The Sympathizer

Nevertheless, the atmosphere inside the hotel’s cozy lounge was buoyant. Some entrepreneur had rented out the space to stage Fantasia, and the result was a refuge without any sign of refugees, the men sharp in tailored suits and the women delectable in ball gowns. Our aspiring bourgeoisie had found forty-hour-a-week jobs with overtime and, having padded their wallets enough to sit more comfortably, were now on the hunt for wine and song. As Bon and I settled into a table at the back, a winsome singer in a bolero jacket serenaded the lounge with a heartache-soaked version of Pham Duy’s “City of Sadness.” Was there any other way to sing about a city of sadness, the portable city carried by all of us in exile? After love, was sadness not the most common noun in our lyrical repertoire? Did we salivate for sadness, or had we only learned to enjoy what we were forced to eat? These questions required either Camus or cognac, and as Camus was not available I ordered cognac.

I paid for the snifters without a twinge from my dwindling settlement cash, being of the firm belief that money did not live until it was spent, particularly in the company of friends. When I spotted the grizzled captain and the affectless lieutenant standing at the bar nursing beers, I even sent them snifters of cognac. They came over to our table and toasted our comradeship, even though I had not yet brought up the matter of my return with the General again. That was my intent, though, and I was happy to buy us all another round. Cognac made everything better, the equivalent of a mother’s kiss for a grown man, and so it was that we indulged as the singers shimmied on the stage one by one. Men and women, they crooned, they wailed, they sighed, they belted, they moaned, they roared, and no matter what they sang or how, the crowd adored them. We were, all of us, even Bon, airlifted back in time by the lungs of the singers, across years and miles to nightclubs in Saigon where the taste of champagne, besides the usual flavors and hints, always carried a touch of tears. Too many tears, and one was overpowered; none, and one was not enslaved. But a drop of this elixir was all one’s tongue needed before it could utter only one name: Saigon.

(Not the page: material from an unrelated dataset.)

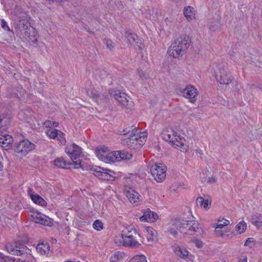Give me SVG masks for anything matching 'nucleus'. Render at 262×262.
<instances>
[{"label": "nucleus", "mask_w": 262, "mask_h": 262, "mask_svg": "<svg viewBox=\"0 0 262 262\" xmlns=\"http://www.w3.org/2000/svg\"><path fill=\"white\" fill-rule=\"evenodd\" d=\"M120 134L127 136L123 140V144L130 148L139 149L144 144L147 136V132H138L136 127L128 126L121 132Z\"/></svg>", "instance_id": "1"}, {"label": "nucleus", "mask_w": 262, "mask_h": 262, "mask_svg": "<svg viewBox=\"0 0 262 262\" xmlns=\"http://www.w3.org/2000/svg\"><path fill=\"white\" fill-rule=\"evenodd\" d=\"M114 241L117 245L131 248L139 247L141 245L140 242H142L140 234L132 226L126 227L120 236L115 237Z\"/></svg>", "instance_id": "2"}, {"label": "nucleus", "mask_w": 262, "mask_h": 262, "mask_svg": "<svg viewBox=\"0 0 262 262\" xmlns=\"http://www.w3.org/2000/svg\"><path fill=\"white\" fill-rule=\"evenodd\" d=\"M162 137L165 141L170 142L175 148H179L183 152L187 150V146L184 138L181 137L173 129L166 128L162 132Z\"/></svg>", "instance_id": "3"}, {"label": "nucleus", "mask_w": 262, "mask_h": 262, "mask_svg": "<svg viewBox=\"0 0 262 262\" xmlns=\"http://www.w3.org/2000/svg\"><path fill=\"white\" fill-rule=\"evenodd\" d=\"M190 43V39L188 36H184L179 37L169 47L168 50L169 55L174 58H178L183 55L188 48Z\"/></svg>", "instance_id": "4"}, {"label": "nucleus", "mask_w": 262, "mask_h": 262, "mask_svg": "<svg viewBox=\"0 0 262 262\" xmlns=\"http://www.w3.org/2000/svg\"><path fill=\"white\" fill-rule=\"evenodd\" d=\"M189 220L185 219H174L168 224V232L174 236L178 234V231L186 234Z\"/></svg>", "instance_id": "5"}, {"label": "nucleus", "mask_w": 262, "mask_h": 262, "mask_svg": "<svg viewBox=\"0 0 262 262\" xmlns=\"http://www.w3.org/2000/svg\"><path fill=\"white\" fill-rule=\"evenodd\" d=\"M65 152L69 155L72 160L74 168H78L81 166V161L79 159L81 153V148L75 144L68 145L65 148Z\"/></svg>", "instance_id": "6"}, {"label": "nucleus", "mask_w": 262, "mask_h": 262, "mask_svg": "<svg viewBox=\"0 0 262 262\" xmlns=\"http://www.w3.org/2000/svg\"><path fill=\"white\" fill-rule=\"evenodd\" d=\"M35 146V144L28 140H22L18 143L15 147V155L18 158H21L34 149Z\"/></svg>", "instance_id": "7"}, {"label": "nucleus", "mask_w": 262, "mask_h": 262, "mask_svg": "<svg viewBox=\"0 0 262 262\" xmlns=\"http://www.w3.org/2000/svg\"><path fill=\"white\" fill-rule=\"evenodd\" d=\"M110 94L122 107L127 109L131 108L133 102L125 93L119 90H112L110 91Z\"/></svg>", "instance_id": "8"}, {"label": "nucleus", "mask_w": 262, "mask_h": 262, "mask_svg": "<svg viewBox=\"0 0 262 262\" xmlns=\"http://www.w3.org/2000/svg\"><path fill=\"white\" fill-rule=\"evenodd\" d=\"M172 250L178 257L181 259L186 260L189 262H193L194 256L191 254L190 252L183 246L174 244L172 247Z\"/></svg>", "instance_id": "9"}, {"label": "nucleus", "mask_w": 262, "mask_h": 262, "mask_svg": "<svg viewBox=\"0 0 262 262\" xmlns=\"http://www.w3.org/2000/svg\"><path fill=\"white\" fill-rule=\"evenodd\" d=\"M91 170L93 171V174L100 179L110 181L113 180L115 177V173L114 171L107 169H103L100 167H93Z\"/></svg>", "instance_id": "10"}, {"label": "nucleus", "mask_w": 262, "mask_h": 262, "mask_svg": "<svg viewBox=\"0 0 262 262\" xmlns=\"http://www.w3.org/2000/svg\"><path fill=\"white\" fill-rule=\"evenodd\" d=\"M166 167L162 164H155L150 168V172L157 182H162L166 177Z\"/></svg>", "instance_id": "11"}, {"label": "nucleus", "mask_w": 262, "mask_h": 262, "mask_svg": "<svg viewBox=\"0 0 262 262\" xmlns=\"http://www.w3.org/2000/svg\"><path fill=\"white\" fill-rule=\"evenodd\" d=\"M215 78L221 84L225 85L229 84L233 79L232 76L228 74L224 68H221V66L215 72Z\"/></svg>", "instance_id": "12"}, {"label": "nucleus", "mask_w": 262, "mask_h": 262, "mask_svg": "<svg viewBox=\"0 0 262 262\" xmlns=\"http://www.w3.org/2000/svg\"><path fill=\"white\" fill-rule=\"evenodd\" d=\"M182 96L189 100V101L194 103L196 100L199 94L198 90L192 85H188L182 91Z\"/></svg>", "instance_id": "13"}, {"label": "nucleus", "mask_w": 262, "mask_h": 262, "mask_svg": "<svg viewBox=\"0 0 262 262\" xmlns=\"http://www.w3.org/2000/svg\"><path fill=\"white\" fill-rule=\"evenodd\" d=\"M6 249L9 253L16 255H24L28 250L26 246L18 243H16L15 246L7 244L6 245Z\"/></svg>", "instance_id": "14"}, {"label": "nucleus", "mask_w": 262, "mask_h": 262, "mask_svg": "<svg viewBox=\"0 0 262 262\" xmlns=\"http://www.w3.org/2000/svg\"><path fill=\"white\" fill-rule=\"evenodd\" d=\"M31 216L33 221L36 223L48 226H51L53 224L51 219L39 212H33Z\"/></svg>", "instance_id": "15"}, {"label": "nucleus", "mask_w": 262, "mask_h": 262, "mask_svg": "<svg viewBox=\"0 0 262 262\" xmlns=\"http://www.w3.org/2000/svg\"><path fill=\"white\" fill-rule=\"evenodd\" d=\"M86 93L98 104H102L107 101L106 97L104 95L99 93L93 88L88 89Z\"/></svg>", "instance_id": "16"}, {"label": "nucleus", "mask_w": 262, "mask_h": 262, "mask_svg": "<svg viewBox=\"0 0 262 262\" xmlns=\"http://www.w3.org/2000/svg\"><path fill=\"white\" fill-rule=\"evenodd\" d=\"M46 134L51 139L57 138L59 143L62 145H64L66 143L65 134L62 132L56 129H54L53 130L50 129H48L46 131Z\"/></svg>", "instance_id": "17"}, {"label": "nucleus", "mask_w": 262, "mask_h": 262, "mask_svg": "<svg viewBox=\"0 0 262 262\" xmlns=\"http://www.w3.org/2000/svg\"><path fill=\"white\" fill-rule=\"evenodd\" d=\"M125 194L129 202L135 205H138L141 201V196L133 189L129 188L126 190Z\"/></svg>", "instance_id": "18"}, {"label": "nucleus", "mask_w": 262, "mask_h": 262, "mask_svg": "<svg viewBox=\"0 0 262 262\" xmlns=\"http://www.w3.org/2000/svg\"><path fill=\"white\" fill-rule=\"evenodd\" d=\"M125 37L127 42L131 46L136 48L138 47L139 49H142V45L141 42L135 34L131 32H126L125 34Z\"/></svg>", "instance_id": "19"}, {"label": "nucleus", "mask_w": 262, "mask_h": 262, "mask_svg": "<svg viewBox=\"0 0 262 262\" xmlns=\"http://www.w3.org/2000/svg\"><path fill=\"white\" fill-rule=\"evenodd\" d=\"M143 214L140 217V220L142 222L152 223L155 222L158 216L157 213L151 211L149 209L143 211Z\"/></svg>", "instance_id": "20"}, {"label": "nucleus", "mask_w": 262, "mask_h": 262, "mask_svg": "<svg viewBox=\"0 0 262 262\" xmlns=\"http://www.w3.org/2000/svg\"><path fill=\"white\" fill-rule=\"evenodd\" d=\"M13 142V139L12 136L0 133V144L4 149L6 150L9 149Z\"/></svg>", "instance_id": "21"}, {"label": "nucleus", "mask_w": 262, "mask_h": 262, "mask_svg": "<svg viewBox=\"0 0 262 262\" xmlns=\"http://www.w3.org/2000/svg\"><path fill=\"white\" fill-rule=\"evenodd\" d=\"M200 229L199 223L194 220H189L186 234L192 235Z\"/></svg>", "instance_id": "22"}, {"label": "nucleus", "mask_w": 262, "mask_h": 262, "mask_svg": "<svg viewBox=\"0 0 262 262\" xmlns=\"http://www.w3.org/2000/svg\"><path fill=\"white\" fill-rule=\"evenodd\" d=\"M108 151V148L104 146H98L96 148L95 151L97 157L103 162L104 161V159L107 157Z\"/></svg>", "instance_id": "23"}, {"label": "nucleus", "mask_w": 262, "mask_h": 262, "mask_svg": "<svg viewBox=\"0 0 262 262\" xmlns=\"http://www.w3.org/2000/svg\"><path fill=\"white\" fill-rule=\"evenodd\" d=\"M36 250L41 255H46L49 253L50 246L48 242L42 241L36 246Z\"/></svg>", "instance_id": "24"}, {"label": "nucleus", "mask_w": 262, "mask_h": 262, "mask_svg": "<svg viewBox=\"0 0 262 262\" xmlns=\"http://www.w3.org/2000/svg\"><path fill=\"white\" fill-rule=\"evenodd\" d=\"M195 11L193 7L188 6L184 8V15L188 21H191L195 19Z\"/></svg>", "instance_id": "25"}, {"label": "nucleus", "mask_w": 262, "mask_h": 262, "mask_svg": "<svg viewBox=\"0 0 262 262\" xmlns=\"http://www.w3.org/2000/svg\"><path fill=\"white\" fill-rule=\"evenodd\" d=\"M119 154L118 151H110L109 150L107 156L104 159V162L110 163L115 162L116 161H120V157L118 156Z\"/></svg>", "instance_id": "26"}, {"label": "nucleus", "mask_w": 262, "mask_h": 262, "mask_svg": "<svg viewBox=\"0 0 262 262\" xmlns=\"http://www.w3.org/2000/svg\"><path fill=\"white\" fill-rule=\"evenodd\" d=\"M214 228L215 234L219 237H230L229 234H227V232H229L228 228H221L219 227H213Z\"/></svg>", "instance_id": "27"}, {"label": "nucleus", "mask_w": 262, "mask_h": 262, "mask_svg": "<svg viewBox=\"0 0 262 262\" xmlns=\"http://www.w3.org/2000/svg\"><path fill=\"white\" fill-rule=\"evenodd\" d=\"M230 223V222L225 219L224 217H219L217 220V222L214 224H212V227H219L221 228H226V226H228Z\"/></svg>", "instance_id": "28"}, {"label": "nucleus", "mask_w": 262, "mask_h": 262, "mask_svg": "<svg viewBox=\"0 0 262 262\" xmlns=\"http://www.w3.org/2000/svg\"><path fill=\"white\" fill-rule=\"evenodd\" d=\"M28 21L20 17L16 24L15 28L19 31H26L28 28Z\"/></svg>", "instance_id": "29"}, {"label": "nucleus", "mask_w": 262, "mask_h": 262, "mask_svg": "<svg viewBox=\"0 0 262 262\" xmlns=\"http://www.w3.org/2000/svg\"><path fill=\"white\" fill-rule=\"evenodd\" d=\"M54 164L55 166L61 168H68V166L73 165L72 163H66L62 158H58L54 161Z\"/></svg>", "instance_id": "30"}, {"label": "nucleus", "mask_w": 262, "mask_h": 262, "mask_svg": "<svg viewBox=\"0 0 262 262\" xmlns=\"http://www.w3.org/2000/svg\"><path fill=\"white\" fill-rule=\"evenodd\" d=\"M196 202L206 210H209L211 207V201L208 199H205L203 197L198 198Z\"/></svg>", "instance_id": "31"}, {"label": "nucleus", "mask_w": 262, "mask_h": 262, "mask_svg": "<svg viewBox=\"0 0 262 262\" xmlns=\"http://www.w3.org/2000/svg\"><path fill=\"white\" fill-rule=\"evenodd\" d=\"M146 237L148 242L153 241L156 237V231L151 227H147L145 229Z\"/></svg>", "instance_id": "32"}, {"label": "nucleus", "mask_w": 262, "mask_h": 262, "mask_svg": "<svg viewBox=\"0 0 262 262\" xmlns=\"http://www.w3.org/2000/svg\"><path fill=\"white\" fill-rule=\"evenodd\" d=\"M251 221L253 224L259 228L262 227V215L257 214L251 216Z\"/></svg>", "instance_id": "33"}, {"label": "nucleus", "mask_w": 262, "mask_h": 262, "mask_svg": "<svg viewBox=\"0 0 262 262\" xmlns=\"http://www.w3.org/2000/svg\"><path fill=\"white\" fill-rule=\"evenodd\" d=\"M26 253L25 256L22 255L21 257L14 260L15 262H35V258L30 253H27V252Z\"/></svg>", "instance_id": "34"}, {"label": "nucleus", "mask_w": 262, "mask_h": 262, "mask_svg": "<svg viewBox=\"0 0 262 262\" xmlns=\"http://www.w3.org/2000/svg\"><path fill=\"white\" fill-rule=\"evenodd\" d=\"M31 198L32 200L36 204H38L41 206H45L46 205V202L43 200V198H42L41 196H40L38 194H31L30 195Z\"/></svg>", "instance_id": "35"}, {"label": "nucleus", "mask_w": 262, "mask_h": 262, "mask_svg": "<svg viewBox=\"0 0 262 262\" xmlns=\"http://www.w3.org/2000/svg\"><path fill=\"white\" fill-rule=\"evenodd\" d=\"M9 120L8 118L0 116V133H3V130H6L8 128Z\"/></svg>", "instance_id": "36"}, {"label": "nucleus", "mask_w": 262, "mask_h": 262, "mask_svg": "<svg viewBox=\"0 0 262 262\" xmlns=\"http://www.w3.org/2000/svg\"><path fill=\"white\" fill-rule=\"evenodd\" d=\"M123 253L117 251L114 252L110 257V260L111 262H118L123 259Z\"/></svg>", "instance_id": "37"}, {"label": "nucleus", "mask_w": 262, "mask_h": 262, "mask_svg": "<svg viewBox=\"0 0 262 262\" xmlns=\"http://www.w3.org/2000/svg\"><path fill=\"white\" fill-rule=\"evenodd\" d=\"M247 229V224L245 222L242 221L240 222L235 227V231L238 234H241L244 232Z\"/></svg>", "instance_id": "38"}, {"label": "nucleus", "mask_w": 262, "mask_h": 262, "mask_svg": "<svg viewBox=\"0 0 262 262\" xmlns=\"http://www.w3.org/2000/svg\"><path fill=\"white\" fill-rule=\"evenodd\" d=\"M29 32H28V31L26 32V35L29 38H30V40H32L33 42H37V39L36 37V32L35 31V30L32 28L31 29V30H30V29H29Z\"/></svg>", "instance_id": "39"}, {"label": "nucleus", "mask_w": 262, "mask_h": 262, "mask_svg": "<svg viewBox=\"0 0 262 262\" xmlns=\"http://www.w3.org/2000/svg\"><path fill=\"white\" fill-rule=\"evenodd\" d=\"M119 156L121 160H129L132 158V154L130 152L126 151H118Z\"/></svg>", "instance_id": "40"}, {"label": "nucleus", "mask_w": 262, "mask_h": 262, "mask_svg": "<svg viewBox=\"0 0 262 262\" xmlns=\"http://www.w3.org/2000/svg\"><path fill=\"white\" fill-rule=\"evenodd\" d=\"M129 262H147L146 257L142 254L134 256Z\"/></svg>", "instance_id": "41"}, {"label": "nucleus", "mask_w": 262, "mask_h": 262, "mask_svg": "<svg viewBox=\"0 0 262 262\" xmlns=\"http://www.w3.org/2000/svg\"><path fill=\"white\" fill-rule=\"evenodd\" d=\"M138 75L142 80H147L149 77L148 73L141 69H138Z\"/></svg>", "instance_id": "42"}, {"label": "nucleus", "mask_w": 262, "mask_h": 262, "mask_svg": "<svg viewBox=\"0 0 262 262\" xmlns=\"http://www.w3.org/2000/svg\"><path fill=\"white\" fill-rule=\"evenodd\" d=\"M93 226V228L97 231L101 230L103 227V223L99 220L95 221L94 222Z\"/></svg>", "instance_id": "43"}, {"label": "nucleus", "mask_w": 262, "mask_h": 262, "mask_svg": "<svg viewBox=\"0 0 262 262\" xmlns=\"http://www.w3.org/2000/svg\"><path fill=\"white\" fill-rule=\"evenodd\" d=\"M254 245V240L252 238H248L245 243V246H248L250 248H252Z\"/></svg>", "instance_id": "44"}, {"label": "nucleus", "mask_w": 262, "mask_h": 262, "mask_svg": "<svg viewBox=\"0 0 262 262\" xmlns=\"http://www.w3.org/2000/svg\"><path fill=\"white\" fill-rule=\"evenodd\" d=\"M104 43L109 49H112L114 48V44L112 40L109 39H105Z\"/></svg>", "instance_id": "45"}, {"label": "nucleus", "mask_w": 262, "mask_h": 262, "mask_svg": "<svg viewBox=\"0 0 262 262\" xmlns=\"http://www.w3.org/2000/svg\"><path fill=\"white\" fill-rule=\"evenodd\" d=\"M1 26L4 30L10 31V29L8 26L7 23L4 20H2Z\"/></svg>", "instance_id": "46"}, {"label": "nucleus", "mask_w": 262, "mask_h": 262, "mask_svg": "<svg viewBox=\"0 0 262 262\" xmlns=\"http://www.w3.org/2000/svg\"><path fill=\"white\" fill-rule=\"evenodd\" d=\"M232 58L236 62H239L240 60H242L239 53H235L234 55H232Z\"/></svg>", "instance_id": "47"}, {"label": "nucleus", "mask_w": 262, "mask_h": 262, "mask_svg": "<svg viewBox=\"0 0 262 262\" xmlns=\"http://www.w3.org/2000/svg\"><path fill=\"white\" fill-rule=\"evenodd\" d=\"M96 75H99L100 76V78L101 79H102L106 75V73L104 71L98 70V71H96Z\"/></svg>", "instance_id": "48"}, {"label": "nucleus", "mask_w": 262, "mask_h": 262, "mask_svg": "<svg viewBox=\"0 0 262 262\" xmlns=\"http://www.w3.org/2000/svg\"><path fill=\"white\" fill-rule=\"evenodd\" d=\"M195 245V246L199 248H202L203 247V243L198 239H194L193 241Z\"/></svg>", "instance_id": "49"}, {"label": "nucleus", "mask_w": 262, "mask_h": 262, "mask_svg": "<svg viewBox=\"0 0 262 262\" xmlns=\"http://www.w3.org/2000/svg\"><path fill=\"white\" fill-rule=\"evenodd\" d=\"M44 125L46 127L50 128L52 127V121L49 120L46 121L44 122Z\"/></svg>", "instance_id": "50"}, {"label": "nucleus", "mask_w": 262, "mask_h": 262, "mask_svg": "<svg viewBox=\"0 0 262 262\" xmlns=\"http://www.w3.org/2000/svg\"><path fill=\"white\" fill-rule=\"evenodd\" d=\"M207 182L209 183H214L216 182V179L213 177H209Z\"/></svg>", "instance_id": "51"}, {"label": "nucleus", "mask_w": 262, "mask_h": 262, "mask_svg": "<svg viewBox=\"0 0 262 262\" xmlns=\"http://www.w3.org/2000/svg\"><path fill=\"white\" fill-rule=\"evenodd\" d=\"M239 262H247V259L246 257L243 256L239 259Z\"/></svg>", "instance_id": "52"}, {"label": "nucleus", "mask_w": 262, "mask_h": 262, "mask_svg": "<svg viewBox=\"0 0 262 262\" xmlns=\"http://www.w3.org/2000/svg\"><path fill=\"white\" fill-rule=\"evenodd\" d=\"M59 123L57 122H53L52 121V127L55 126L57 127L58 126Z\"/></svg>", "instance_id": "53"}, {"label": "nucleus", "mask_w": 262, "mask_h": 262, "mask_svg": "<svg viewBox=\"0 0 262 262\" xmlns=\"http://www.w3.org/2000/svg\"><path fill=\"white\" fill-rule=\"evenodd\" d=\"M3 169V165L2 164V162L0 161V171Z\"/></svg>", "instance_id": "54"}, {"label": "nucleus", "mask_w": 262, "mask_h": 262, "mask_svg": "<svg viewBox=\"0 0 262 262\" xmlns=\"http://www.w3.org/2000/svg\"><path fill=\"white\" fill-rule=\"evenodd\" d=\"M216 262H226V260H225L224 259H222L221 260L217 261Z\"/></svg>", "instance_id": "55"}, {"label": "nucleus", "mask_w": 262, "mask_h": 262, "mask_svg": "<svg viewBox=\"0 0 262 262\" xmlns=\"http://www.w3.org/2000/svg\"><path fill=\"white\" fill-rule=\"evenodd\" d=\"M236 85H237V82H236Z\"/></svg>", "instance_id": "56"}]
</instances>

That word was mentioned by nearly every one of the performers and by the emcee himself. This guide to Fantasia was a modestly built man modestly dressed in a gray flannel suit, the only shiny thing about him being his spectacles. I could not see his eyes but I recognized his name. The Poet was a writer whose works had appeared in the literary journals and newspapers, gentle and nostalgic verses about the textures of everyday life. I remembered one in particular about the epiphany to be found in the washing of rice, and while I could not remember the Poet’s epiphany, I remembered the urge in the poem to find meaning in even the meanest of chores. Sometimes, when I washed rice and sunk my hand into the wet grains, I thought of the Poet. I was proud to see that in our culture a Poet could be an emcee for a night of song and wine for the common people. We respected our poets and assumed they had something important to teach us, and this Poet did. He had written a few columns for Sonny’s newspaper, explaining the vagaries of American life or the cultural miscommunications between Americans and us, and in this vein he interspersed his introductions of the singers with brief lessons in our culture or the American culture. When it came time for Lana, he began by saying, Some of you may have heard that the Americans are a people who like to dream. It’s true, and although some say that America is a welfare state, in actuality it is a dream state. Here, we can dream of anything, can’t we, ladies and gentlemen? I will tell you what my American Dream is, he said, holding the microphone with the care one reserved for a stick of dynamite. My American Dream is to see once more, before I die, the land where I was born, to taste once more the ripe persimmons from the tree of my family’s garden in Tay Ninh. My American Dream is to return home so I can light incense at the tomb of my grandparents, to roam that beautiful country of ours when it is at last peaceful and the sound of guns cannot be heard over the shouts of joy. My American Dream is to walk from city to village to farm and to see boys and girls laughing and playing who have never heard of war, from Da Nang to Da Lat, from Ca Mau to Chau Doc, from Sa Dec to Song Cau, from Bien Hoa to Ban Me Thuot—

The train ride through our cities and towns great and small continued, but I had gotten off at Ban Me Thuot, my hometown, hill town, town of red earth, Highland country of the finest coffee beans, land of booming waterfalls, of exasperated elephants, of the half-starved Gia Rai in their loincloths, barefoot and bare breasted, land where my mother and father died, land where my umbilical cord was buried in my mother’s meager plot, land where the heroic People’s Army struck first in its liberation of the south during the great campaign of ’75, land that was my home.

That is my American Dream, said the Poet, that no matter the clothes I wear or the food I eat or the language I speak, my heart will be unchanged. This is why we gather here tonight, ladies and gentlemen. Though we cannot be home in reality, we can return in Fantasia.